Turkey Is a Dictatorship Masquerading as a NATO Democracy

In the lead-up to Turkey’s constitutional referendum on April 16, Selahattin Demirtas, the co-chair of the opposition pro-Kurdish Peoples’ Democratic Party (HDP), sits in prison on charges of terrorism. With his voice effectively muzzled, he has taken to writing short stories, the latest of which is “Aleppo Mince,” where one of his characters muses, “I wonder if in reality death is altogether commonplace, normal, and we are the ones who exaggerated it, made it into something extraordinary.” To understand the politics of Turkey’s upcoming referendum, one must understand its last general election in 2015 and the past two years in which, as Demirtas writes, violence has become commonplace.

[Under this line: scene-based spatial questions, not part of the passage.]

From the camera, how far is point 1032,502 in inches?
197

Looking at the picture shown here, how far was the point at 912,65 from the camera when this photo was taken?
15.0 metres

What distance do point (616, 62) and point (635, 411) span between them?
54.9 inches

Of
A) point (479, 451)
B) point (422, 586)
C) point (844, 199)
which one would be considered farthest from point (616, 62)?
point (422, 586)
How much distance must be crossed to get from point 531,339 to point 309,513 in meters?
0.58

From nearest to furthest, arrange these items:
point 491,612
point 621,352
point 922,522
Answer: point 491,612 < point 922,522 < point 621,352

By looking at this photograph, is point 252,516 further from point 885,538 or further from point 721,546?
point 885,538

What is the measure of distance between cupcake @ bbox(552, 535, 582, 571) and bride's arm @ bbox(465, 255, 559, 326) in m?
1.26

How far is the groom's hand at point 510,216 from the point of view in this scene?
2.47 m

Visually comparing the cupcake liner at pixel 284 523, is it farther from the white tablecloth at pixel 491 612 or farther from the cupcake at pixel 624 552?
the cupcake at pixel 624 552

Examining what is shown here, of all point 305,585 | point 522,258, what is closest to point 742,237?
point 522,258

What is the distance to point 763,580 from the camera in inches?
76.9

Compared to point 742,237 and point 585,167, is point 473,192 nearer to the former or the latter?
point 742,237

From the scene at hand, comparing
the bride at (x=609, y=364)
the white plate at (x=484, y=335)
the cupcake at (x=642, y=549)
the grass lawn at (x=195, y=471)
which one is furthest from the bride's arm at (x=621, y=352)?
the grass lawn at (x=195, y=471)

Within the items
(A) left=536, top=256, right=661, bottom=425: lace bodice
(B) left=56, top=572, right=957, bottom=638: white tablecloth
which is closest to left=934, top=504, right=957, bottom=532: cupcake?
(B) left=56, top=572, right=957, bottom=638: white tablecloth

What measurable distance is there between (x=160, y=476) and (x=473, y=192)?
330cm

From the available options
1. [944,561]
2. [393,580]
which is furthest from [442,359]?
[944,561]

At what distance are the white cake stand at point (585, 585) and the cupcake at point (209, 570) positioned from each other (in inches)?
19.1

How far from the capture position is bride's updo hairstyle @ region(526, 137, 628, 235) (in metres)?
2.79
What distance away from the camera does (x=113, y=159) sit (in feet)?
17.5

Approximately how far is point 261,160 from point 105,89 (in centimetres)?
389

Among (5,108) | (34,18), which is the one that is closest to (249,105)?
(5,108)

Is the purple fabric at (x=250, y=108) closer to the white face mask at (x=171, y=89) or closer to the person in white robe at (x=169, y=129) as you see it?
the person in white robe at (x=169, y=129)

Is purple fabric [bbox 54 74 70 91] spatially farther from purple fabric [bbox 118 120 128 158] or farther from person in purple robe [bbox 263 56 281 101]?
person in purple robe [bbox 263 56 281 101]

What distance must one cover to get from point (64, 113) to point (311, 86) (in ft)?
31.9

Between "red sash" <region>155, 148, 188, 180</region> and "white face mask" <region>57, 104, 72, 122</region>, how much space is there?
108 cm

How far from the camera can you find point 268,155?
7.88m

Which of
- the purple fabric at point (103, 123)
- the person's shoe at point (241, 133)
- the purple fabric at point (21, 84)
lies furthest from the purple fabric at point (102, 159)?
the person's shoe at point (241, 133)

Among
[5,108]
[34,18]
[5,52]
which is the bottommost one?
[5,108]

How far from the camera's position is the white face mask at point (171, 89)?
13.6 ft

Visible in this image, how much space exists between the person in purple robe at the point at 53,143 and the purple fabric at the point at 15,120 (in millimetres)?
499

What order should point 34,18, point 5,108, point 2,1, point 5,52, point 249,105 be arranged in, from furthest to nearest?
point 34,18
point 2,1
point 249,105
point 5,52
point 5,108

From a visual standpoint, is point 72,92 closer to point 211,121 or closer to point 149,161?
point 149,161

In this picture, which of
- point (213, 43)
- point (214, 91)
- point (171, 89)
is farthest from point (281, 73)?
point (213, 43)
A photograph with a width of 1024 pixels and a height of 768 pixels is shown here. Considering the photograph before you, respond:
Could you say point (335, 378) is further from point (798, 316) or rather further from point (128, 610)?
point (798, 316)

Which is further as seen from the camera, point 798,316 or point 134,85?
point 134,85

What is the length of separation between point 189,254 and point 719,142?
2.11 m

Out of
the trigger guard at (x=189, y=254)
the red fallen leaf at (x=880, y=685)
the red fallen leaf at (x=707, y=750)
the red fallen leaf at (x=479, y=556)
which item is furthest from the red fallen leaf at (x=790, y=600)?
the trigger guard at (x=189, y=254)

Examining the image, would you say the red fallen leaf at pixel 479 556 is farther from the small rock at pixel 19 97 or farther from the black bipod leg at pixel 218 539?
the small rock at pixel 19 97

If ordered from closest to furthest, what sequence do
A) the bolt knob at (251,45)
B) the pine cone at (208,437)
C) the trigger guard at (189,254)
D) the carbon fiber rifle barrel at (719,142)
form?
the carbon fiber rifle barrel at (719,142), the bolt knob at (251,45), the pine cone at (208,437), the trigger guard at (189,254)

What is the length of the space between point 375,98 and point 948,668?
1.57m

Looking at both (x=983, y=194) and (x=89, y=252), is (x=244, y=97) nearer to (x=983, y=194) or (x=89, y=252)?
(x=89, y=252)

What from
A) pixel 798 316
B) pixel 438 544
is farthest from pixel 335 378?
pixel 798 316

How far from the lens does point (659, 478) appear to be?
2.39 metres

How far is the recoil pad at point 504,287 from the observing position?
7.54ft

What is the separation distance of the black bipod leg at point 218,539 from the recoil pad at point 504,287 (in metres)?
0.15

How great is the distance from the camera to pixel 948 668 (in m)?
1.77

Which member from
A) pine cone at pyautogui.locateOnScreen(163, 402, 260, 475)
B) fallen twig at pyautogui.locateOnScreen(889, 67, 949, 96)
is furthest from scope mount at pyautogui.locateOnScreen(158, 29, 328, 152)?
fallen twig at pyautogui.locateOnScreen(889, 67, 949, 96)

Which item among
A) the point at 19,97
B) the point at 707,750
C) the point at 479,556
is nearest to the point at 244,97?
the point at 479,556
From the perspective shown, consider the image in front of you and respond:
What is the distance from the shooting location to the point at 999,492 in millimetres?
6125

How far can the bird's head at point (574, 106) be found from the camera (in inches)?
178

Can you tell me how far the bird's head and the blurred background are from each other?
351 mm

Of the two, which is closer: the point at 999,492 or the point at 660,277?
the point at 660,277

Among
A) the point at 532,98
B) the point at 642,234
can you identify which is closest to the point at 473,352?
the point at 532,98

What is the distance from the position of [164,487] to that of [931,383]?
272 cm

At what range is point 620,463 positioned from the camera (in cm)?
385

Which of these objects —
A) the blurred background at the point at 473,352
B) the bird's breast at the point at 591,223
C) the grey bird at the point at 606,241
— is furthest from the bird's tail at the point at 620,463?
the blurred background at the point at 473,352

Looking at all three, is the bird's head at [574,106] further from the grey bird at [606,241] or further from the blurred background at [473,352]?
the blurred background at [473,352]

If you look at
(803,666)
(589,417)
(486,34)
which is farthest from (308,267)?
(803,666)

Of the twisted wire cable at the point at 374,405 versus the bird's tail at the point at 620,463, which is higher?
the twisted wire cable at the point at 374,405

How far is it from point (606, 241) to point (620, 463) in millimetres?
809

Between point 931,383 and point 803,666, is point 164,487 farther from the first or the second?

Turkey has been wracked by political instability since Demirtas and the HDP won an unprecedented electoral victory in June 2015, exceeding 10 percent of the popular vote, which allowed them for the first time to create an HDP voting bloc in parliament and which also led to the first electoral defeat for President Recep Tayyip Erdogan’s Justice and Development Party (AKP) since 2002. To undercut this electoral victory, Erdogan and his allies have used violence to create the conditions necessary to consolidate power. Meanwhile, the United States and Europe haven’t just remained silent — they have been complicit.